Many apologies that this is so late in coming...Teruah and I have been in Canada for the last 4 weeks visiting a friend of mine, and tomorrow we re-enter the States.

It's been a quiet 4 weeks, but we are not complaining! We sort of took a break from everything and just rested and visited. I hadn't seen my friend, Darlene, since May 2005 just before I left for Africa. So just "hanging out" was nice. We were shown around Toronto one day ( I think maybe it was the coldest day we were here!) and took a side trip to Port Perry (a quaint little town with storefront shops all along the street) another day. We were able to meet her 2 grandsons (ages 8 and 4yrs) and played bingo, "I spy," and hide and go seek and had a blast! All around it was a very pleasant and relaxing time. Thank you, Darlene for hosting us!!
Tomorrow we will head back down to New York for a few days and from there will be going to see my mom and sister in Washington, Pennsylvania.

We'd appreciate your prayers for safe travel.

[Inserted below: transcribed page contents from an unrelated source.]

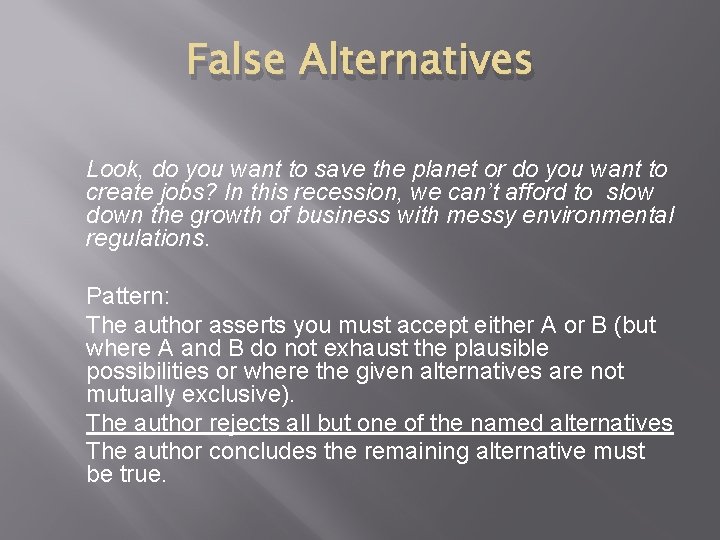 False Alternatives

Look, do you want to save the planet or do you want to create jobs? In this recession, we can't afford to slow down the growth of business with messy environmental regulations.

Pattern:
The author asserts you must accept either A or B (but where A and B do not exhaust the plausible possibilities or where the given alternatives are not mutually exclusive).
The author rejects all but one of the named alternatives
The author concludes the remaining alternative must be true.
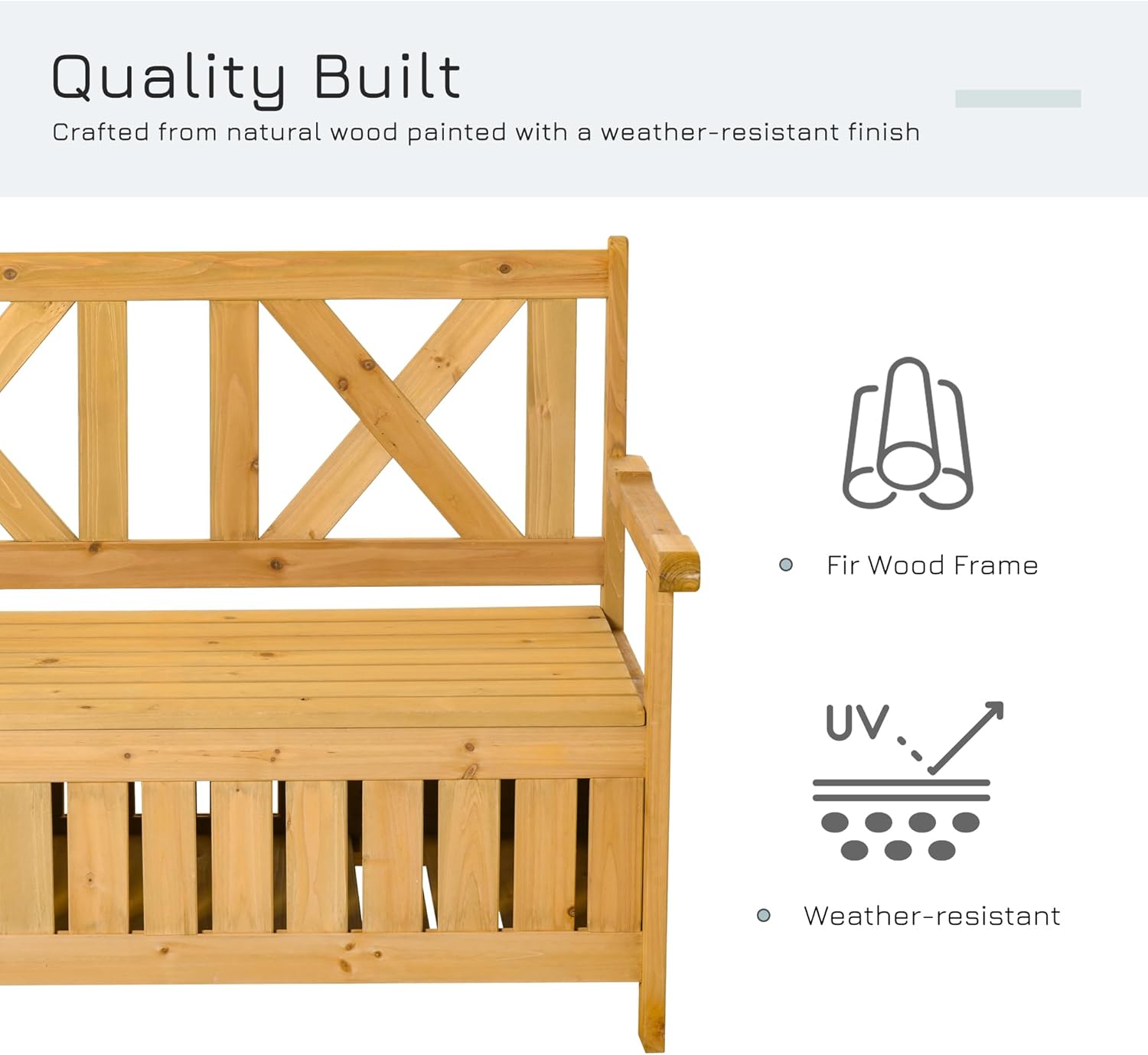 Quality Built
Crafted from natural wood painted with a weather-resistant finish

Fir Wood Frame

UV

Weather-resistant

What's on our mind for the coming weeks?

(1) Visiting with my mom and sister in Pennsylvania for a couple weeks
(2) Traveling down to West Virginia to visit my dad and more family

(3) A trip to Washington, D.C.

Please continue to keep us in your prayers any time you think of us and we will keep you posted on our whereabouts! Also, we'd love to hear from any of you who want to write us - our joint email is: AnnaTeruah@gmail.com and both of us have individual email accounts that you are welcome to contact us at any time!

OK, well that's all for now, folks. I'm gonna try my best to get Teruah to write ya'll the next time! (-: It's about time we hear from her, huh?

Thanks to those of you who have been emailing, calling and keeping in touch with us! It's been nearly 3 months since we left California - and I for one, am missing it! But it's been good to be "home" too. Things will be much prettier here in a few weeks when Spring hits the East Coast.